Escaping into the clubs, Nila tries to outrun the shadow of her dead mother, once a feminist revolutionary; her catatonic, defeated father; and the cab-driver uncles who seem to idle on every corner. To anyone who asks, her family is Greek, not Afghani.
And then Nila meets American writer Marlowe Woods, whose literary celebrity, though fading, opens her eyes to a world of patrons and festivals, one that imbues her dreams of life as an artist with new possibility. But as she finds herself drawn further into his orbit and ugly, barely submerged tensions begin to roil and claw beneath the city's cosmopolitan veneer, everything she hopes for, hates, and believes about herself will be challenged.
Tim firstly asked how it feels to have the Indie Book of the Month:
"Thank you so much.

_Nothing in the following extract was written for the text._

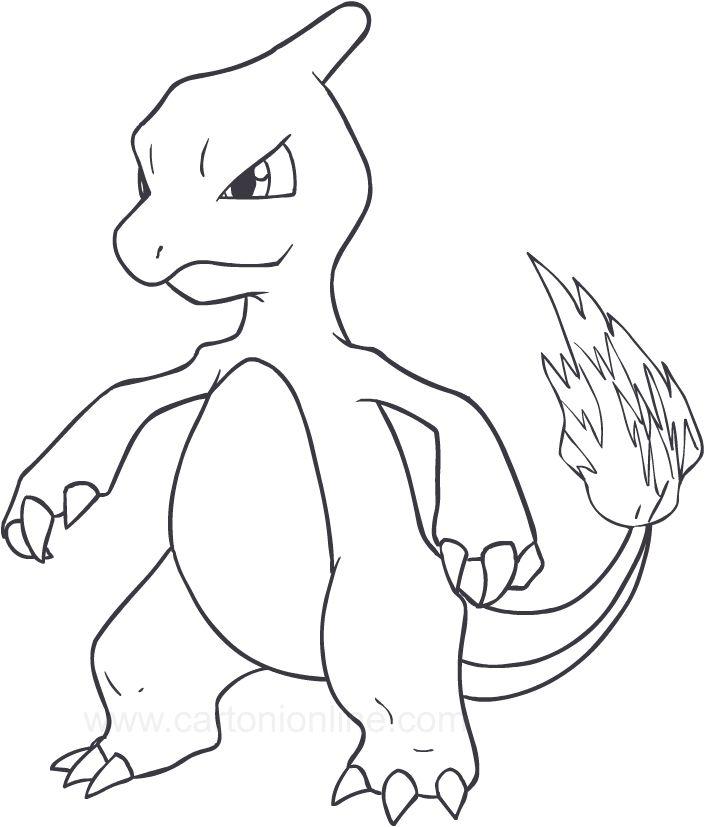 Disegno Di Charmeleon Dei Pokemon Da Stampare E Colorare Pokemon Disegni Disegni Da Colorare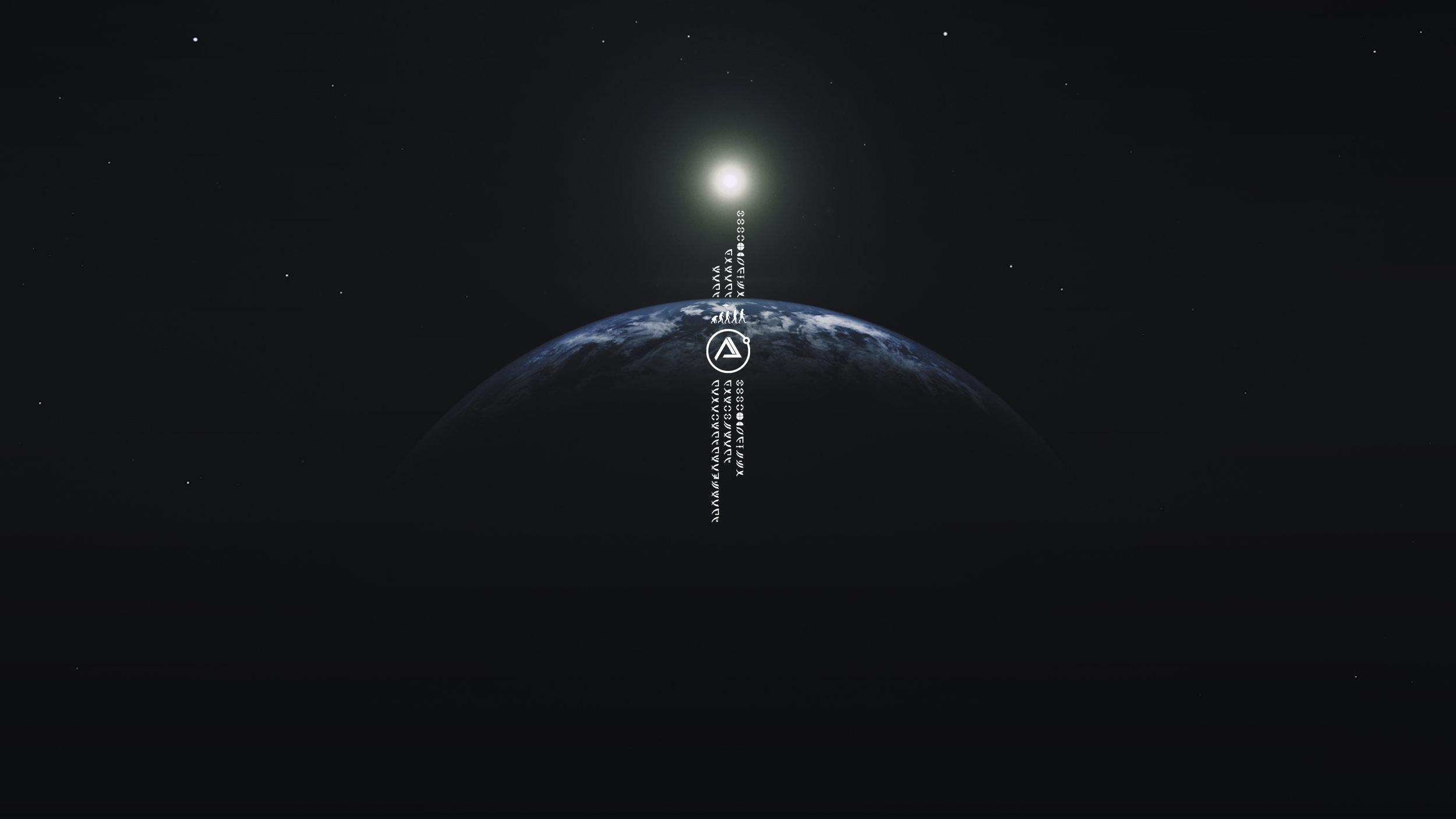 The Illumination Earth Background_edit.jpg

I feel quite honoured. I love indie bookstores and it's just a big joy to share my book with readers that way."
Tim followed up by asking her favourite independent bookshop:
"Yes, Phoenix Books here in Vermont. I like it a lot. It's quite cozy and you can browse for hours in indie bookstores. And I also remember really liking Brick Lane books, when I used to live in London, because my apartment was close."
Tim then asked her what drew her to explore the tension through fiction rather than memoir or poetry of this interesting story:
"It's a made up story. So, I didn't grow up in Berlin, however, I was always quite interested in the city of Berlin.
_"I lived there for, two years and it's just an amazing place that has been pockmarked by history in the most extreme ways. Of course, it was kind of formed by this First World War, by the Second World War, and then by the Cold War, I guess it was like a literal wall dividing the city into two."_
"However, there is always that dark underside, and I thought it would be quite interesting to invent or write a character who embodies a very modern and contemporary version of Berlin, where she has a kind of a migration story in her family and is grappling with German identity."
Tim then asks about the relationships in the story, specifically Milo:
"Yes. So Milo is this older American writer. He's an expat. He is on one hand, diametrically opposed to Nila in the sense that he's a white man who has come to Berlin voluntarily rather than having been born in Berlin. He lives as an artist. At least that's what it seems like in the beginning. And she idolizes him. There is like a glamorous sheen to him.
He's well known in the circles that she frequents, he has a little bit of fame and some money. And, she really looks up to him. She starts dating him and their relationship becomes quite tumultuous, manipulative. Maybe even borders on the abusive, but their stories within the novel, like their arcs are also a little bit opposed in the sense that as Nila is finding herself and becoming more confident in her own artistic vision and in her voice and her identity and so on, but he's kind of crumbling and losing power over her, but also over his own life. So I was interested in Milo for a variety of reasons. I think on the one hand it's fun to have like a kind of villain-esque figure in the novel, but on the other hand, there are also plenty of men like him that I've encountered in my life."
Tim finally asked Aria for her favourite piece of classical music and why she chose it:
"I've chosen Johann Sebastian Bach, his Cello Suite in G minor.
Cello is just one of my favourite instruments and I am very moved by that piece all the time, even though it's quite melancholy, it uplifts me as well."